Serbia’s president, Aleksandar Vučić, has followed in Vladimir Putin’s footsteps this week by blaming popular protests on western meddling to discredit the opposition.
Protests over alleged vote rigging erupted in Belgrade after Serbia’s national and municipal elections on December 17. Vučić and his Serbian Progressive party (SNS) won an emphatic victory in the national poll, with 48 per cent of the vote to the opposition’s 24 per cent. But the results were closer in the Belgrade elections, where the SNS won only a few percentage points more than the opposition coalition, Serbia Against Violence (SPN).
The SPN has since refused to accept the election results in Belgrade, where it accuses the SNS of inflating the electoral register and bussing in voters from Republika Srpska in Bosnia to tip the election in its favour. The opposition staged two weeks of protests, culminating on Saturday when around 17,000 people took to the streets of Belgrade to demand the annulment of the elections.
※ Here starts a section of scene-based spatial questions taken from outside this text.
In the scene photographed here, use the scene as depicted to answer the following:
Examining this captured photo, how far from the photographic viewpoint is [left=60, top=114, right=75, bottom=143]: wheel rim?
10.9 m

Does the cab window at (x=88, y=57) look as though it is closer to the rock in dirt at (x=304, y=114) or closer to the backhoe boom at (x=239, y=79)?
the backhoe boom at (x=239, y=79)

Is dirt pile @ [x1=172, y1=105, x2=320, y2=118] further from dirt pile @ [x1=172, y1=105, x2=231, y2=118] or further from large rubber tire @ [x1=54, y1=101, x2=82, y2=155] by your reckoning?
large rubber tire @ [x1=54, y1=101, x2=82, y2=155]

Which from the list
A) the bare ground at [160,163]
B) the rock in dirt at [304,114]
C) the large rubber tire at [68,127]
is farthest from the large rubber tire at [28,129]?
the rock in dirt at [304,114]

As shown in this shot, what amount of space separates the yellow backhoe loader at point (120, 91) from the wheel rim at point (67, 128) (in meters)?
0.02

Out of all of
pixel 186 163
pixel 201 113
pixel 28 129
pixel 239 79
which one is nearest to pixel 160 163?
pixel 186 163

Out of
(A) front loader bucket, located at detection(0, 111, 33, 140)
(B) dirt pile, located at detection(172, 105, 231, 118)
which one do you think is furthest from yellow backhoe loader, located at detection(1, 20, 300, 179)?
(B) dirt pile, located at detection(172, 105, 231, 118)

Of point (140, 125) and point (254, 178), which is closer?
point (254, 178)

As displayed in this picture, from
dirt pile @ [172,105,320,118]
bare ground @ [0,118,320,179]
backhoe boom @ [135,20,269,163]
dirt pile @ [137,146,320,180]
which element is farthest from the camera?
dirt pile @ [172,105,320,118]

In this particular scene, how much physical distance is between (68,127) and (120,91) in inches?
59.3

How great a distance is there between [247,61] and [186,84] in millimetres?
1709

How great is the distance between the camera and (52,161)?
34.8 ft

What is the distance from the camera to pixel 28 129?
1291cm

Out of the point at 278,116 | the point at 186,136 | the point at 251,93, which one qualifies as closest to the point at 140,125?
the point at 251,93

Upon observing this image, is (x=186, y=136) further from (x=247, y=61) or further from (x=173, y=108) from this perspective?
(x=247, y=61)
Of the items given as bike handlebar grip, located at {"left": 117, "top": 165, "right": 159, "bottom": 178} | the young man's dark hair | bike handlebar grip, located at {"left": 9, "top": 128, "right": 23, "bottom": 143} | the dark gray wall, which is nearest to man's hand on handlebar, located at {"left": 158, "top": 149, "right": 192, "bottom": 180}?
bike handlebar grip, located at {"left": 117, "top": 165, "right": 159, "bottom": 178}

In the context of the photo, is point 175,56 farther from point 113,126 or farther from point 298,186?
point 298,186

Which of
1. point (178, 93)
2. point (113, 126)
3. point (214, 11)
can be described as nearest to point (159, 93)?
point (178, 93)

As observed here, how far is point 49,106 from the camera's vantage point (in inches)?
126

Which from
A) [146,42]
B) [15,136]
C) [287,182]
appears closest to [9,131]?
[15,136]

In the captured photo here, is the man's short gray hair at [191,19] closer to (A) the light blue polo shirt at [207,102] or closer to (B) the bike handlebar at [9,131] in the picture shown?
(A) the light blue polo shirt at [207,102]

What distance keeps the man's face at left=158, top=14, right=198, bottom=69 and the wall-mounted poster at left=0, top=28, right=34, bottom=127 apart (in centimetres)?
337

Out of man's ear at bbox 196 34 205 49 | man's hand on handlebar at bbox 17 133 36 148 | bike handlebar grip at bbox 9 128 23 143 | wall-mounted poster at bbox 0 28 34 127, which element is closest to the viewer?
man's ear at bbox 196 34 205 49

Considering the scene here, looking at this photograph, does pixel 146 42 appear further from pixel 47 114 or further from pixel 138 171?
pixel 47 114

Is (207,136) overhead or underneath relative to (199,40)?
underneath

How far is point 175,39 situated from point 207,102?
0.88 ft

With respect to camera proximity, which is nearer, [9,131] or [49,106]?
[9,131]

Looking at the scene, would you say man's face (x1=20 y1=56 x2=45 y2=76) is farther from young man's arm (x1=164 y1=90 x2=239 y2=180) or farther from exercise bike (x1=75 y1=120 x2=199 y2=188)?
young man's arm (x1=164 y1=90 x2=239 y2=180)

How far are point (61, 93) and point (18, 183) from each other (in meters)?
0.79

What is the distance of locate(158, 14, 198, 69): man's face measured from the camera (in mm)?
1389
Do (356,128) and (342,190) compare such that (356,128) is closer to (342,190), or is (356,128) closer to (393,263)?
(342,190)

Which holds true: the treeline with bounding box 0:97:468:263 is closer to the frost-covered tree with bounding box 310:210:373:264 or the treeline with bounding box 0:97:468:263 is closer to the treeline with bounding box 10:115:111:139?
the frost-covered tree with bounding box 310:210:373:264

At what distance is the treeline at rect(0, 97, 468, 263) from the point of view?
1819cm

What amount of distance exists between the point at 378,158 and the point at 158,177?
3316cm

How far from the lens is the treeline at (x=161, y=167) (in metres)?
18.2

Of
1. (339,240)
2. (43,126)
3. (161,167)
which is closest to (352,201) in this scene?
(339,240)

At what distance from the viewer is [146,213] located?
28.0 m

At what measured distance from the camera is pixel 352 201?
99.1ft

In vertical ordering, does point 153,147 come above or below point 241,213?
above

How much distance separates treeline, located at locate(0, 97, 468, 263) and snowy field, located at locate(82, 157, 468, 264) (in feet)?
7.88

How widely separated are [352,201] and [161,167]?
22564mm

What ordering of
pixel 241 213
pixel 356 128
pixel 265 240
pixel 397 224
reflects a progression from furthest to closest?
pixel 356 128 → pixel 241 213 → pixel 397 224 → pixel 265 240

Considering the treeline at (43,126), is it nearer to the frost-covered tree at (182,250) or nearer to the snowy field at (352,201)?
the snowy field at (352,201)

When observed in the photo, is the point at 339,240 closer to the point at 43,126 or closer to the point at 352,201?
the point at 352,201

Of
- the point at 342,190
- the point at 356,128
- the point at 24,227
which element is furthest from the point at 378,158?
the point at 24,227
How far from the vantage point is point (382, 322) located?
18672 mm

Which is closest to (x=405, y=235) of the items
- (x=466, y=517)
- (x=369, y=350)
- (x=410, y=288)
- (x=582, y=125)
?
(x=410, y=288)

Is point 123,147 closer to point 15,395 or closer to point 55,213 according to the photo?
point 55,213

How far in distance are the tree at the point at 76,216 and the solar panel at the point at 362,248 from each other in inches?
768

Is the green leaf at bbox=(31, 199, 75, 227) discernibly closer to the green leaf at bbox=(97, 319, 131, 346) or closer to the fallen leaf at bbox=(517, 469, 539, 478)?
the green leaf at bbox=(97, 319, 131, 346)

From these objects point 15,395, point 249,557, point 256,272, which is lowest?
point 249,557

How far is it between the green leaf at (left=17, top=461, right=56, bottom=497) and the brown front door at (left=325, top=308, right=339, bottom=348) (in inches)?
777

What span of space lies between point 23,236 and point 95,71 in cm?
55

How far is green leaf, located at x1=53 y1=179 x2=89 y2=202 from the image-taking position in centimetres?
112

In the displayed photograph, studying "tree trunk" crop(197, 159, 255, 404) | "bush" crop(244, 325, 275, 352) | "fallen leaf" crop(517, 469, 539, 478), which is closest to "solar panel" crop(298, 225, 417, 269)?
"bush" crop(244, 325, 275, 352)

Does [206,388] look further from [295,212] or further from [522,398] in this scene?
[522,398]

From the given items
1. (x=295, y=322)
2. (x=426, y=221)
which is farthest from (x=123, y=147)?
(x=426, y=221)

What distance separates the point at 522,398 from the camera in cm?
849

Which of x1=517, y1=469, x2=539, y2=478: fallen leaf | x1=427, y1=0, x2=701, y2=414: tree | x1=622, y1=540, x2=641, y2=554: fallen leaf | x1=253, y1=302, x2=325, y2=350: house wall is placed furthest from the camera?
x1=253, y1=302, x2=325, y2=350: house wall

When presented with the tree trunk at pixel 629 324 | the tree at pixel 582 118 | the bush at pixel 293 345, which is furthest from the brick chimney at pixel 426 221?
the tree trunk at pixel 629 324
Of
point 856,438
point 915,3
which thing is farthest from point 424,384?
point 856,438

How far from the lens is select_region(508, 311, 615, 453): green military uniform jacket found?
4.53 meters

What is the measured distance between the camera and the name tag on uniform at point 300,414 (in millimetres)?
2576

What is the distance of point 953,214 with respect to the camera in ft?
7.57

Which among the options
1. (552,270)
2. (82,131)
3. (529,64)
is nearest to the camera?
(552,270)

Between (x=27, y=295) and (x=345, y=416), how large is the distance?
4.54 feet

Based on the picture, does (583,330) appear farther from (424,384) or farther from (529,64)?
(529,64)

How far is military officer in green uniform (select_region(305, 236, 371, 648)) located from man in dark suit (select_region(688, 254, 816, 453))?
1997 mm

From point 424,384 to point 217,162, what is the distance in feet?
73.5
The protest coincided with a partial re-run of the polls in 30 out of 8,000 polling stations – a token gesture by the government to defuse complaints about election fraud. When the SNS won an even larger majority, a jubilant Vučić claimed his party had been vindicated: ‘Today’s results are the resistance of ordinary people to the overthrow of the state! The people want to protect their country.’
The idea that the state is under threat fits with the narrative propagated by SNS officials that the protests are Serbia’s version of the Maidan uprising in Ukraine, which led to the ousting of the pro-Russian president Viktor Yanukovych. The SNS’s first reaction to the protests here was to declare that ‘Maidan won’t happen in Serbia’. After a protest at Belgrade city hall turned violent on December 24, President Vučić took to Pink TV, a pro-government channel, to suggest that foreign powers were trying to orchestrate a colour revolution in Serbia.